------ Document source ------

Vendredi 17 décembre 2021. Il est 13h quand nous poussons les portes de la ressourcerie. L’ambiance est encore calme, et un groupe de personnes travaillant sur le lieu partage une pizza avant de se remettre au travail. Sur le trottoir, la file d’habitants du quartier s’allonge en attendant l’ouverture de la boutique solidaire. Nous en profitons pour prendre le temps de déambuler entre les rayons et découvrir cet immense local, décoré de bric et de broc. L’atmosphère est particulièrement chaleureuse. Est-ce l’assortiment éclectique de toutes sortes d’objets, la musique à fond dans les enceintes, le sourire communicatif des salariés, bénévoles et stagiaires que nous croisons ? Sans aucun doute, tout cela à la fois.
Nous sommes reçues par Antoine, l’un des fondateurs du lieu. Après quelques minutes de conversation, pendant lesquelles il nous parle de l’histoire de l’association et du fonctionnement du lieu, nous décidons de passer l’après-midi à flâner entre les ateliers et la boutique, prendre des photos des uns et des autres, et discuter avec les personnes qui le voudront. Rien de tel pour comprendre et transmettre l’ambiance qui se dégage de cet endroit atypique.

------

Consignes:
1: Selon le document source, à quelle heure la visite de la ressourcerie commence-t-elle ?
2: Poursuivez le récit de la visite de la ressourcerie après sa dernière phrase.

------ Extrait des données ------

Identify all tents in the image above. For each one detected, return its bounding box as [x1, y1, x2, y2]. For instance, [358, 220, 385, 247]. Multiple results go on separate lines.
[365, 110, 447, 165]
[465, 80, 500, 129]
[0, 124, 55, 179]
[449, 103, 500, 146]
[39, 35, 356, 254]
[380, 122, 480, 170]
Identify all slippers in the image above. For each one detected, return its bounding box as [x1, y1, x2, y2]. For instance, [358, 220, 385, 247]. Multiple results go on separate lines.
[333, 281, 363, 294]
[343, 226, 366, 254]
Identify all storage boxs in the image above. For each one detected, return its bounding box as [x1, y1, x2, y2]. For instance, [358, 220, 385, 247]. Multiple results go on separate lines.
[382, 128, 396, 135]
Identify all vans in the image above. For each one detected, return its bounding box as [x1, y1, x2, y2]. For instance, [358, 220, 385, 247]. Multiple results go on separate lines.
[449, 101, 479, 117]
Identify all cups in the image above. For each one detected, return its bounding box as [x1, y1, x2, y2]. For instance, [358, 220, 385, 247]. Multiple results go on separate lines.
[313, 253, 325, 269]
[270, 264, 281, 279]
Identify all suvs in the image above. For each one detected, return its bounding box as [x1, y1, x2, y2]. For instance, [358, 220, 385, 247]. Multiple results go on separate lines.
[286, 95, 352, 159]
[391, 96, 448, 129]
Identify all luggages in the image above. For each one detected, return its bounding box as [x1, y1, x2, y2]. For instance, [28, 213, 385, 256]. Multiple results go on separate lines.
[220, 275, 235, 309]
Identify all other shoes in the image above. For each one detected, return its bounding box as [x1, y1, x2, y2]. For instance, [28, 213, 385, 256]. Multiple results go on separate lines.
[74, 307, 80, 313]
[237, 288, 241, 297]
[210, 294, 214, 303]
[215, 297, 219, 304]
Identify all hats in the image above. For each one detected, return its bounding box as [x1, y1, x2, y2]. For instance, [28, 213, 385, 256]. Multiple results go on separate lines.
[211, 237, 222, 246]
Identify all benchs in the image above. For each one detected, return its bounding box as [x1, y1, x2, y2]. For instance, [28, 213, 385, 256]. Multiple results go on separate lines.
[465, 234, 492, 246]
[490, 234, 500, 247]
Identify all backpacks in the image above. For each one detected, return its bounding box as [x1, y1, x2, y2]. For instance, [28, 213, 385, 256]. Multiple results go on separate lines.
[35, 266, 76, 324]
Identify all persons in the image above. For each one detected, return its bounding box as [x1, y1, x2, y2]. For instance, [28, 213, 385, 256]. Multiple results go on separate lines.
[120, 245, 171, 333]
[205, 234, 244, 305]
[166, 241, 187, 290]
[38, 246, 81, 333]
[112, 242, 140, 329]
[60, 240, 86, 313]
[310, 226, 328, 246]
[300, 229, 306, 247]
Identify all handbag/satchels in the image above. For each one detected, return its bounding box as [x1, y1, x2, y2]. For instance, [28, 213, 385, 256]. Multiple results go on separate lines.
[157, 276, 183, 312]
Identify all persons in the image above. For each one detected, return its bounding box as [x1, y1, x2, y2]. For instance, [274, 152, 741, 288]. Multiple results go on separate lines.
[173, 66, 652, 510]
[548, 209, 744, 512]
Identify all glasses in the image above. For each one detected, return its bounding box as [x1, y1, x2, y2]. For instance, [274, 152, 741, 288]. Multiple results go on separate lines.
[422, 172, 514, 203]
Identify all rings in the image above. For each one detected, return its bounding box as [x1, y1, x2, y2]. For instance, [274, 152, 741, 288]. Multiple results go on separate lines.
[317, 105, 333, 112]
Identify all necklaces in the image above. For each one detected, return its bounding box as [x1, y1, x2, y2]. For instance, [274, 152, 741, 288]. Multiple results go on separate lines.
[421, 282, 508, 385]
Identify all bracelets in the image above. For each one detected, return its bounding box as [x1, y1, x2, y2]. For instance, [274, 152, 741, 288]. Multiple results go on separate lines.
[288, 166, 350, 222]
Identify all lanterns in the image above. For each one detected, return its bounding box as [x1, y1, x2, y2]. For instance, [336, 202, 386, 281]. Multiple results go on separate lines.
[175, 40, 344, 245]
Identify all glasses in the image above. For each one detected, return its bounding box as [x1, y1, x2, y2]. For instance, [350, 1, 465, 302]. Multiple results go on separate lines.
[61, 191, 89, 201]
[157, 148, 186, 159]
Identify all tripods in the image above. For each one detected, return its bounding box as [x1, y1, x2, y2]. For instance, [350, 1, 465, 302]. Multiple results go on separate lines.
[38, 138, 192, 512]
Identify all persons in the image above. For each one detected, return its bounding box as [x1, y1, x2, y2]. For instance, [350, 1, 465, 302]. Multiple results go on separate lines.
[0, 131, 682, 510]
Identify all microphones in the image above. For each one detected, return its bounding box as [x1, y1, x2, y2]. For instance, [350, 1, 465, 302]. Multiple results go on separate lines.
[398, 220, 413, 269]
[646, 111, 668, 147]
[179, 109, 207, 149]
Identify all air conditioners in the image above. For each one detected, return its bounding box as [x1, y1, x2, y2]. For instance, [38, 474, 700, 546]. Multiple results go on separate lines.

------

Réponses par consigne:
1: À 13h, le vendredi 17 décembre 2021.

2:
Un engagement multifacettes
Si le Poulpe a ouvert en février 2020, son histoire remonte à plus loin. À l’origine, il y a une équipe de cinq acolytes, engagés dans divers projets de ressourceries entre les Xème et XIème arrondissements de Paris, qui décident de s’associer pour créer une structure similaire au sein du quartier de la Goutte d’Or. Le local du Poulpe, situé en pied d’immeuble, est assez grand pour recueillir des quantités astronomiques d’objets de particuliers qui sont ensuite triés, nettoyés, réparés ou customisés pour trouver une seconde vie. « Ça peut être au travers de la boutique où les gens achètent du matériel de seconde main pas cher », explique Antoine, « ou alors on le donne à des gens en situation de précarité, d’autres associations, ou des artistes. Le but du jeu, c’est qu’il y en ait le moins possible qui parte à la poubelle » résume-t-il. Et de fait, le défi est relevé : sur les 500kg d’objets collectés quotidiennement, seuls 5% partent en déchetterie, tandis que 60% sont réutilisés et 35% sont envoyés en recyclage. Un cercle entièrement vertueux, comme le constate Antoine : « c’est un super service de pouvoir donner ses objets en bas de chez soi, et de se dire que ça va profiter à une association qui crée de l’emploi et à d’autres gens qui n’ont pas forcément trop de sous ».
En effet, comme son nom l’indique, la démarche du Poulpe est autant environnementale que sociale. En plus de donner une seconde vie aux objets et d’encourager aux modes de consommation alternatifs, l’association rend accessibles vêtements, livres et jouets pour tous publics. Une journée par semaine, elle ferme les portes de la boutique pour distribuer des vêtements gratuitement aux personnes dans le besoin. Un engagement multifacettes, et d’autant plus concret qu’il est ancré dans le local. « Le Poulpe est avant tout une structure de quartier » nous déclare Antoine, avant de poursuivre : « nous, on est très attachés au quartier de la Goutte d’Or ». Un attachement réciproque, puisque le lieu est désormais bien connu des habitants du coin qui n’hésitent pas à venir plusieurs fois par semaine sur place : « on a une tonne de clients fidèles avec qui on a une relation assez proche. On se veut accessibles et inclusifs ».
« Le Poulpe est avant tout une structure de quartier »
Un projet accessible, inclusif, et collectif. Antoine a du mal à parler à la première personne : tout au long de notre conversation, il ne cesse d’insister sur l’implication d’une vingtaine d’autres personnes dans le projet. Juliette, Cécile, Alice, Baptiste... Les noms pleuvent au fil des explications.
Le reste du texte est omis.